Problem to solve
Rewrite all of the items below as a numbered list, omitting any blank lines.

Information provided
————————

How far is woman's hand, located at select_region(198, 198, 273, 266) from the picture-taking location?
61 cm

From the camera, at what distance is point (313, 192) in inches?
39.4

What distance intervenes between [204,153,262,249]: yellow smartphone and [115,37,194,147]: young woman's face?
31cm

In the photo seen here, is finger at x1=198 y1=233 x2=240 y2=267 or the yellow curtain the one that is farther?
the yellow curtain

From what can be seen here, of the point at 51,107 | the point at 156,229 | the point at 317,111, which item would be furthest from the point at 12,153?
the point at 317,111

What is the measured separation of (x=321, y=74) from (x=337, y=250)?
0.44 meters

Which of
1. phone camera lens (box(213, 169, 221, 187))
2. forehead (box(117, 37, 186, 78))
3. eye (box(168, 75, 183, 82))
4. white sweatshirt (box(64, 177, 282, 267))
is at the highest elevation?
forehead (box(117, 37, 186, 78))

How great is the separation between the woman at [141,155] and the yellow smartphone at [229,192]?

————————

Correct response
1. How far is woman's hand, located at select_region(198, 198, 273, 266) from the picture-taking location?
2. 61 cm
3. From the camera, at what distance is point (313, 192) in inches?
4. 39.4
5. What distance intervenes between [204,153,262,249]: yellow smartphone and [115,37,194,147]: young woman's face?
6. 31cm
7. In the photo seen here, is finger at x1=198 y1=233 x2=240 y2=267 or the yellow curtain the one that is farther?
8. the yellow curtain
9. From what can be seen here, of the point at 51,107 | the point at 156,229 | the point at 317,111, which item would be furthest from the point at 12,153?
10. the point at 317,111
11. What is the measured separation of (x=321, y=74) from (x=337, y=250)?
12. 0.44 meters
13. Which of
14. 1. phone camera lens (box(213, 169, 221, 187))
15. 2. forehead (box(117, 37, 186, 78))
16. 3. eye (box(168, 75, 183, 82))
17. 4. white sweatshirt (box(64, 177, 282, 267))
18. is at the highest elevation?
19. forehead (box(117, 37, 186, 78))
20. How great is the separation between the woman at [141,155] and the yellow smartphone at [229,192]?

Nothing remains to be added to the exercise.